Implicit Integration for Articulated Bodies with Contact via the Nonconvex Maximal Dissipation Principle

arXiv:2010.14691v1
Originality Incremental advance
AI Analysis

This work addresses simulation stability and consistency for robotics applications, but it is incremental as it builds on prior maximal dissipation principle methods with a non-convex formulation.

The paper tackled the problem of simulating articulated bodies with simultaneous contacts by proposing the non-convex maximal dissipation principle (NMDP) scheme, which resolves contact forces via the maximal dissipation principle and integrates nonlinear dynamics using backward integration, showing superior stability under large timesteps and consistent trajectory generation for a quadruped robot.

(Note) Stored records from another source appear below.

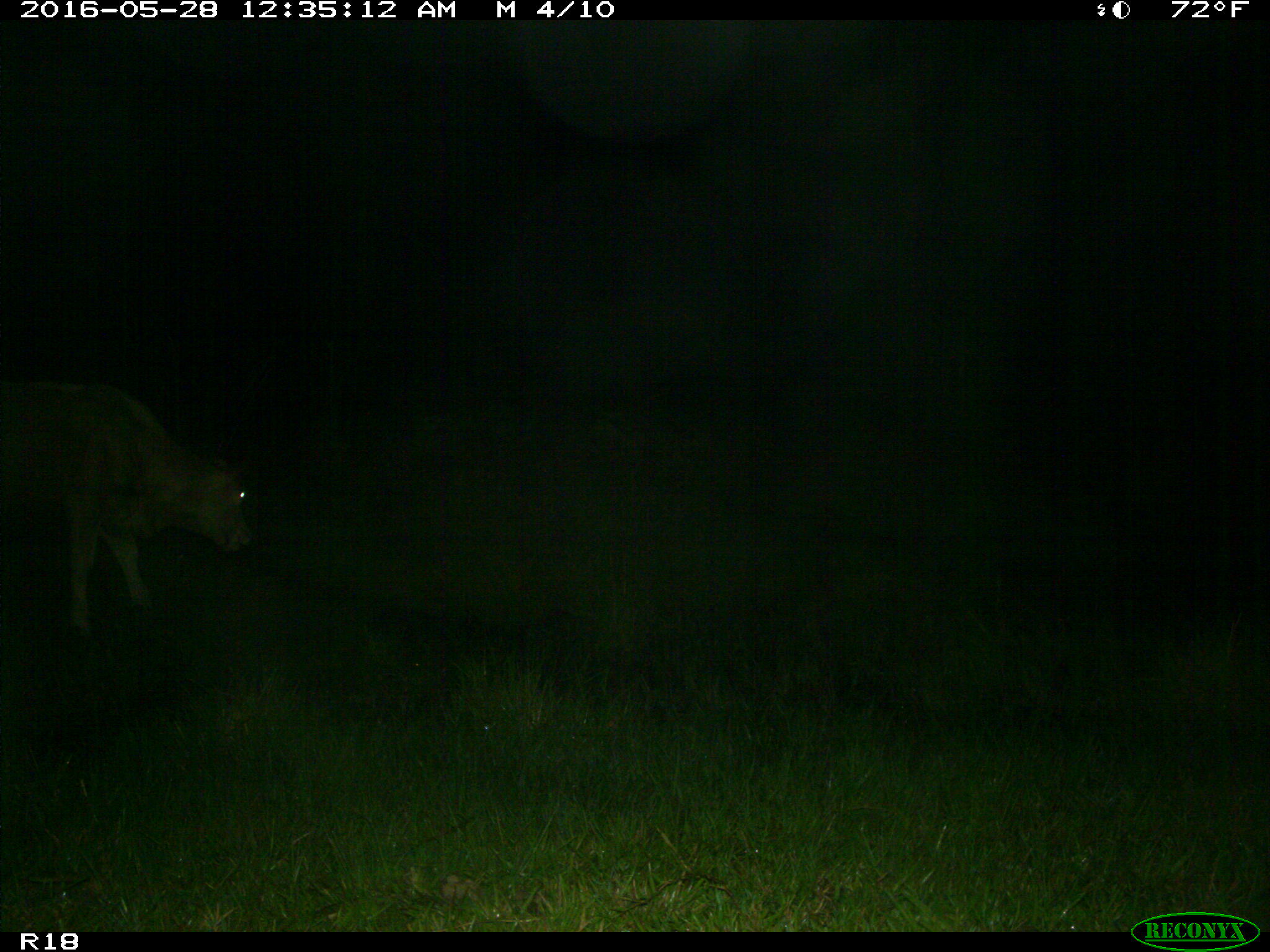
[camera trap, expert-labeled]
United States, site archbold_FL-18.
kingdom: Animalia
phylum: Chordata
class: Mammalia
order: Artiodactyla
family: Bovidae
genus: Bos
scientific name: Bos taurus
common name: domestic cow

We present non-convex maximal dissipation principle (NMDP), a time integration scheme for articulated bodies with simultaneous contacts. Our scheme resolves contact forces via the maximal dissipation principle (MDP). Prior MDP solvers compute contact forces via convex programming by assuming linearized dynamics integrated using the forward multistep scheme. Instead, we consider the coupled system of nonlinear Newton-Euler dynamics and MDP, which is time-integrated using the backward integration scheme. We show that the coupled system of equations can be solved efficiently using the projected gradient method with guaranteed convergence. We evaluate our method by predicting several locomotion trajectories for a quadruped robot. The results show that our NMDP scheme has several desirable properties including: (1) generalization to novel contact models; (2) superior stability under large timestep sizes; (3) consistent trajectory generation under varying timestep sizes.